この変更はdir = ~/etc/CA # Where everything is kept の箇所だけですが、上記の設定と合わない部分は追加変更してください。
また、実際に作る場合は、~/etc/CAの箇所でホームディレクトリに~を使う表現ではなく、 上記にあわせた絶対パス(例:/home/tarou/etc/CA)の表現を指定してください。そうしないとステップ3の署名で失敗するようです。

そして次の操作で、ダミー認証局の秘密鍵を、 ~/etc/CA/private/cakey.pem のパスで生成します。
(-rand ./serialは好ましくない! -rand /var/log/boot.logのように乱数になりえる素材を指定すべきであるが、su以外でも実験できるように ./serialを指定している。)

$cd ~/etc/CA
~/etc/CA$ openssl genrsa -rand ./serial -out ~/etc/CA/private/cakey.pem 1024
0 semi-random bytes loaded
Generating RSA private key, 1024 bit long modulus
............++++++
...++++++
e is 65537 (0x10001)
~/etc/CA$ 

上記は大事な秘密鍵なので、本来であればアクセス権限などのセキュリティ対策が必要です。

ダミーCAの証明書作成とその署名(自己署名のCA証明書ファイルを作る)

さて次は、このcakey.pemからCA証明書発行要求(CSR:Certificate Signing Request)のca.csrを新規で作成します。次のコマンドです。

~/etc/CA$ openssl req -new -key ~/etc/CA/private/cakey.pem -out ./ca.csr
You are about to be asked to enter information that will be incorporated
into your certificate request.
What you are about to enter is what is called a Distinguished Name or a DN.
There are quite a few fields but you can leave some blank
For some fields there will be a default value,
If you enter '.', the field will be left blank.
-----
Country Name (2 letter code) [AU]:JP
State or Province Name (full name) [Some-State]:Tokyo
Locality Name (eg, city) []:Shinjuku-ku
Organization Name (eg, company) [Internet Widgits Pty Ltd]:dummyCA
Organizational Unit Name (eg, section) []:
Common Name (eg, YOUR name) []:test
Email Address []:test@dummy.ne.jp

Please enter the following 'extra' attributes
to be sent with your certificate request
A challenge password []:
An optional company name []:
yuu@valax:~/etc/CA$ 

~/etc/CA$ 

以上で、ca.csrができました。これを上位層となるCAに依頼して証明書を発行してもらうことで、本来の認証局になりえるのですが、 ダミー認証局なので、ルート認証局と同じように自己の秘密鍵で署名します。
この操作で、本来は/etc/ssl/openssl.cfgを利用するのでしょうが、ここでは上記でコピー編集した~/etc/CA/openssl.cnfを 指定します。これで署名に、これに書かれる秘密鍵が利用されます。 以下で、x509形式でca.csrをcakey.pemを使って署名し、cacert.pemという自己署名のCA証明書ファイル作る 証明書ファイルの拡張子では、cacert.crtの名前が一般的であるが、/etc/ssl/openssl.cnf内のcertificate=の指定に合わせて/etc/CA/cacert.pemを指定した。

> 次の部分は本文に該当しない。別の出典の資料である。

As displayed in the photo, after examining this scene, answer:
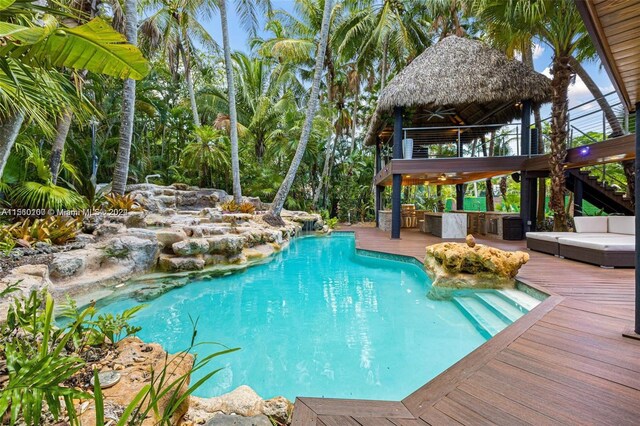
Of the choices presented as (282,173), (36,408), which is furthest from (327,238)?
(36,408)

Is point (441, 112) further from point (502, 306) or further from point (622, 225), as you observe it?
point (502, 306)

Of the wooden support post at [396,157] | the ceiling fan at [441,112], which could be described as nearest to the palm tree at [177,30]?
the wooden support post at [396,157]

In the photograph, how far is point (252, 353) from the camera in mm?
3377

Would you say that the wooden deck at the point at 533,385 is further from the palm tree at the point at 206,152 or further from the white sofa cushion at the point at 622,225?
the palm tree at the point at 206,152

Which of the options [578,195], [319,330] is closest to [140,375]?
[319,330]

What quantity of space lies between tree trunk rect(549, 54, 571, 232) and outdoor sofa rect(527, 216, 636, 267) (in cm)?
78

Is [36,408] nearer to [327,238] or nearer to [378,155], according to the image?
[327,238]

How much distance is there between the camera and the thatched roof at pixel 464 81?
29.7 feet

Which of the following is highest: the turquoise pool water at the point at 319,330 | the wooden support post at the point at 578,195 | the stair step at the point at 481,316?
the wooden support post at the point at 578,195

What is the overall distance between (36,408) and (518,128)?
12.3 metres

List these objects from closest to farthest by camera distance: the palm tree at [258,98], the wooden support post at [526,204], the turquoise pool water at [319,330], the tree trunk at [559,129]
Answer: the turquoise pool water at [319,330] → the tree trunk at [559,129] → the wooden support post at [526,204] → the palm tree at [258,98]

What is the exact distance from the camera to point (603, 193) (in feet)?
29.0

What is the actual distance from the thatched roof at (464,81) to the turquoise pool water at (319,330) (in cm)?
607

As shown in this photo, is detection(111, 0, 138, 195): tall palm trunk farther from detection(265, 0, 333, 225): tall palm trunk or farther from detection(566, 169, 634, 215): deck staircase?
detection(566, 169, 634, 215): deck staircase
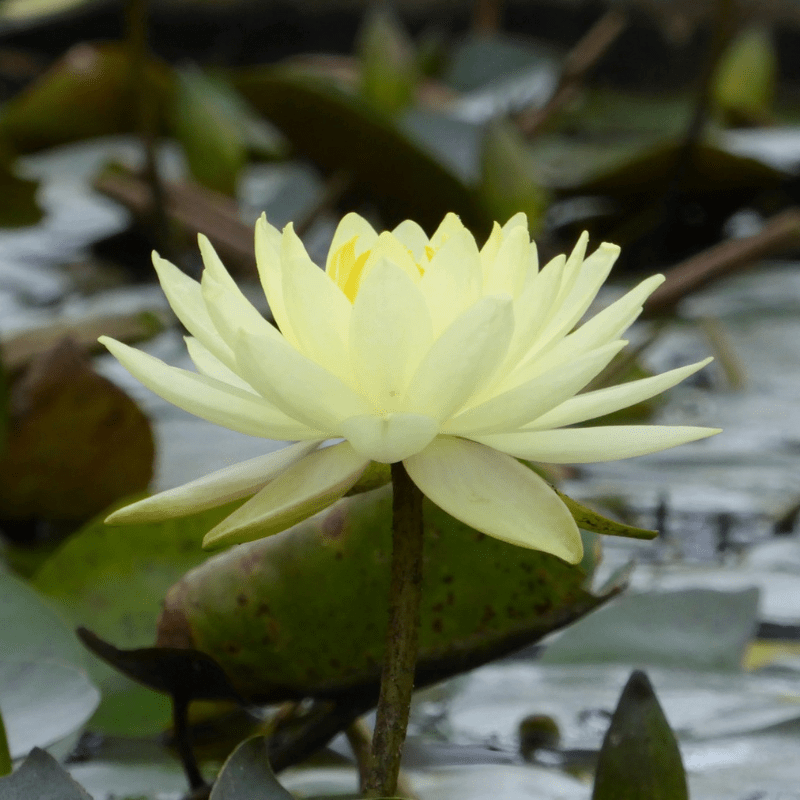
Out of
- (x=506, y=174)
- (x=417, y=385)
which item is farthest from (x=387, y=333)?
(x=506, y=174)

~/etc/CA$ openssl x509 -req -in ~/etc/CA/ca.csr -signkey ~/etc/CA/private/cakey.pem -out ~/etc/CA/cacert.pem -days 730
Signature ok
subject=/C=JP/ST=Tokyo/L=Shinjuku-ku/O=dummyCA/CN=test/emailAddress=test@dummy.ne.jp
Getting Private key
~/etc/CA$

以上で作成された認証局証明書ファイル(cacert.pem)は、 このダミー認証局で署名したファイルの検証用として公開するものとなります。
そして、このルート認証局であるダミー認証局で署名した、様々な証明書を利用する場合、 この認証局証明書ファイル(cacert.pem)をあらかじめOSやアプリケーションにインポートしてから利用する形態になります。

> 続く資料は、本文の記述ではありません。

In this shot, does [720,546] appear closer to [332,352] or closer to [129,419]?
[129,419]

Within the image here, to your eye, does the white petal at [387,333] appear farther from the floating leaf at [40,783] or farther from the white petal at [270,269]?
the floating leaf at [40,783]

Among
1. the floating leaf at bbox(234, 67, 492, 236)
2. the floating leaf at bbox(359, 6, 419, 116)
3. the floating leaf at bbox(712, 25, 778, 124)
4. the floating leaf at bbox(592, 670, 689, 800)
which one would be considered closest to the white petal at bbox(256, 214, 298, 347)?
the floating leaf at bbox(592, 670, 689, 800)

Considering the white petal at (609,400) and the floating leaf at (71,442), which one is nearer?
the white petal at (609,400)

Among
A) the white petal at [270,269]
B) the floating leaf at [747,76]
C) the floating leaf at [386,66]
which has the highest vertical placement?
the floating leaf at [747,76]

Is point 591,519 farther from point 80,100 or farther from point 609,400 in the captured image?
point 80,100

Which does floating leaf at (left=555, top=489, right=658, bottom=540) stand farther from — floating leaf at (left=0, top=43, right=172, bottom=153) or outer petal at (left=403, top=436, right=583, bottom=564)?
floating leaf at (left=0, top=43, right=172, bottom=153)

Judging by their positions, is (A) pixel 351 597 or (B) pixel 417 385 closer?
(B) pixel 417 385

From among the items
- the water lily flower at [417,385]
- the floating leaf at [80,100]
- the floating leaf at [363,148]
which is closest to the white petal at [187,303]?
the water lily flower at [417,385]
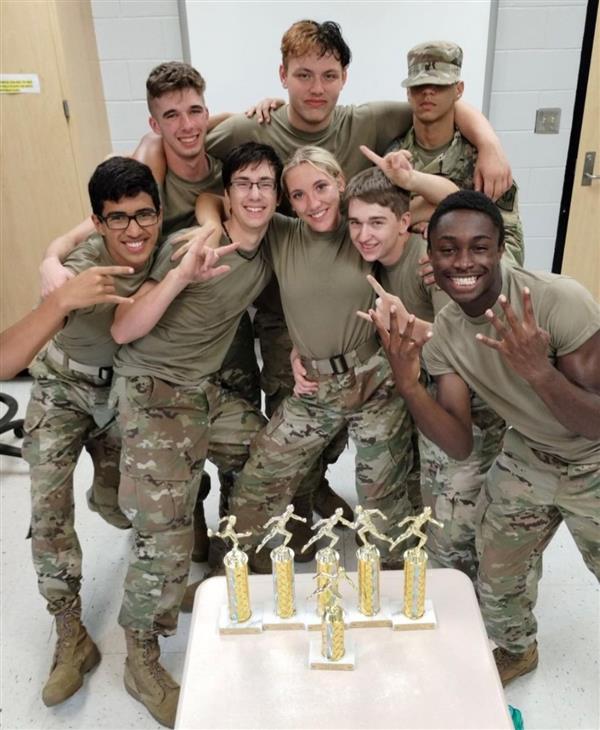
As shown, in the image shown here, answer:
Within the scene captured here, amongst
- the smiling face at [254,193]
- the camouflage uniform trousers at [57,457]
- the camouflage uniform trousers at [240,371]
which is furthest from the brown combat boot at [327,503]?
the smiling face at [254,193]

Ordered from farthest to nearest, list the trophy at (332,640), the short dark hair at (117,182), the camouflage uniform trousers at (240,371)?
the camouflage uniform trousers at (240,371)
the short dark hair at (117,182)
the trophy at (332,640)

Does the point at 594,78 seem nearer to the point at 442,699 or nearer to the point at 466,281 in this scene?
the point at 466,281

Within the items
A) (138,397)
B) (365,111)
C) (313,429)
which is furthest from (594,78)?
(138,397)

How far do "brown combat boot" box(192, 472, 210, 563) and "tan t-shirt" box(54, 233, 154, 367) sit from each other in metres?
0.72

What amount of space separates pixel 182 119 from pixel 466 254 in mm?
1084

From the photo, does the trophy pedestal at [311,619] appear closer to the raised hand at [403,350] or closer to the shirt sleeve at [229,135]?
the raised hand at [403,350]

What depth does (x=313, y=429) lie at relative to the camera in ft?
7.31

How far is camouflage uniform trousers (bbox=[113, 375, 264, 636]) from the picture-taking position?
2.05 metres

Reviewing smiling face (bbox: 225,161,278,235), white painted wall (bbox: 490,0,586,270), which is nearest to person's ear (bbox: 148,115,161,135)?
smiling face (bbox: 225,161,278,235)

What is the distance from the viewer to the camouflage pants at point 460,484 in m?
2.06

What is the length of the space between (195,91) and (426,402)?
4.04 feet

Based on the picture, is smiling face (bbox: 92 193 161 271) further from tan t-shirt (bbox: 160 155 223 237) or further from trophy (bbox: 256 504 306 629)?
trophy (bbox: 256 504 306 629)

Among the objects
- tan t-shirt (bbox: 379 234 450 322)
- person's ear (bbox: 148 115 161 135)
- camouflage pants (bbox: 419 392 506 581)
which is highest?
person's ear (bbox: 148 115 161 135)

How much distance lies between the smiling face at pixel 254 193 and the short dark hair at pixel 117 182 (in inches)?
9.8
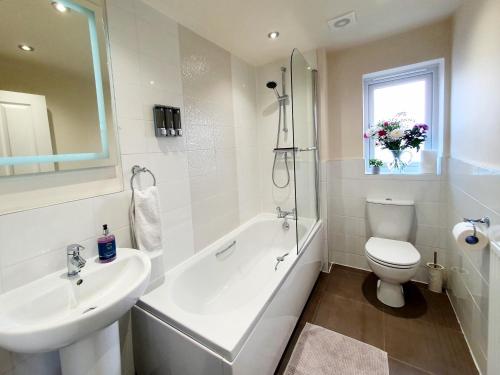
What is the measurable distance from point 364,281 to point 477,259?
1.10 metres

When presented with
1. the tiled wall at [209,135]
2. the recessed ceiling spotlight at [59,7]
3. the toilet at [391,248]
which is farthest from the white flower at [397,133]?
the recessed ceiling spotlight at [59,7]

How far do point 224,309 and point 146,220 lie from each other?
954 mm

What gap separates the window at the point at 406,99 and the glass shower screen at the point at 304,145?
590mm

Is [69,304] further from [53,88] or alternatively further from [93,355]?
[53,88]

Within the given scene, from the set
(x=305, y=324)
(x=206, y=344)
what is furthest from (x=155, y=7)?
(x=305, y=324)

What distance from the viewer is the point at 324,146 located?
7.89ft

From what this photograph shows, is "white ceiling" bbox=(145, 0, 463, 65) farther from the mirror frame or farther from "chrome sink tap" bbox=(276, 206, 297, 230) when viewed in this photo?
"chrome sink tap" bbox=(276, 206, 297, 230)

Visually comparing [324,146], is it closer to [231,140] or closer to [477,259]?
[231,140]

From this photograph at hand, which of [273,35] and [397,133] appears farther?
[397,133]

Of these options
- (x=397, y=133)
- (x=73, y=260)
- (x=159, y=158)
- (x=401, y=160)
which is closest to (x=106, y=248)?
(x=73, y=260)

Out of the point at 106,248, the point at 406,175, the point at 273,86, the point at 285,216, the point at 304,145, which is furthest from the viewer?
the point at 285,216

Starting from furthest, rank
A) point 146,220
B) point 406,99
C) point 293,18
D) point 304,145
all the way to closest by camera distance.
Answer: point 406,99 < point 304,145 < point 293,18 < point 146,220

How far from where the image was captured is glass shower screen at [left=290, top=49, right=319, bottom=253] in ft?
6.26

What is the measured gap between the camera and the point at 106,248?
1.19 metres
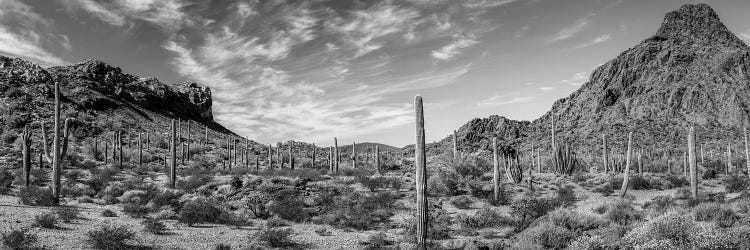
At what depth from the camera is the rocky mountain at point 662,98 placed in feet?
251

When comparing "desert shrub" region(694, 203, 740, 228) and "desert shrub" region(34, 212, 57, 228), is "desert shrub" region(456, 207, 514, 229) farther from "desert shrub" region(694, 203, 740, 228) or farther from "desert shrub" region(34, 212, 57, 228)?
"desert shrub" region(34, 212, 57, 228)

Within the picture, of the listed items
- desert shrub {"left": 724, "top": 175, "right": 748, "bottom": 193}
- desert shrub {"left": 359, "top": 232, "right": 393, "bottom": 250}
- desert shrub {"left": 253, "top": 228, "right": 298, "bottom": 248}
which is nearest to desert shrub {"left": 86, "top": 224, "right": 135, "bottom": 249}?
desert shrub {"left": 253, "top": 228, "right": 298, "bottom": 248}

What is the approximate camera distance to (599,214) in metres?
18.5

ステップ2 ダミーCAの証明書作ファイル(cacert.pem)をメールソフト Thunderbirdにインポートする。

「認証局A」が署名した証明書を使う場合、「認証局A」が中間認証局で、その上位証明局がすでにアプリケーションなどにインポート済みであれば、 その証明書がすぐに利用できます。しかし、未インストールであれば、ルート認証局からインポートしなければないませんし、 それを信用するか十分に精査しなければなりません。 以下で、上記で作成したダミーCAの証明書作ファイル(cacert.pem)をメールソフト Thunderbirdにインポートする例を示します。 Thunderbirdはここよりダウンロードして使った例です。これをインストールしたフォルダに、 認証局証明書ファイル(cacert.pem)をダウンロードしておきます。


これが、Thadarbird起動画面で、メール相手に示す自分の名前と、メールアドレスと、POPサーバー接続に使うパスワードを入力して、 「続ける」のボタンをクリックした後の画面です。 場合によって、「間違いがある指摘」がでることもあります。
その際は「手動設定」のボタンをクリックして設定します。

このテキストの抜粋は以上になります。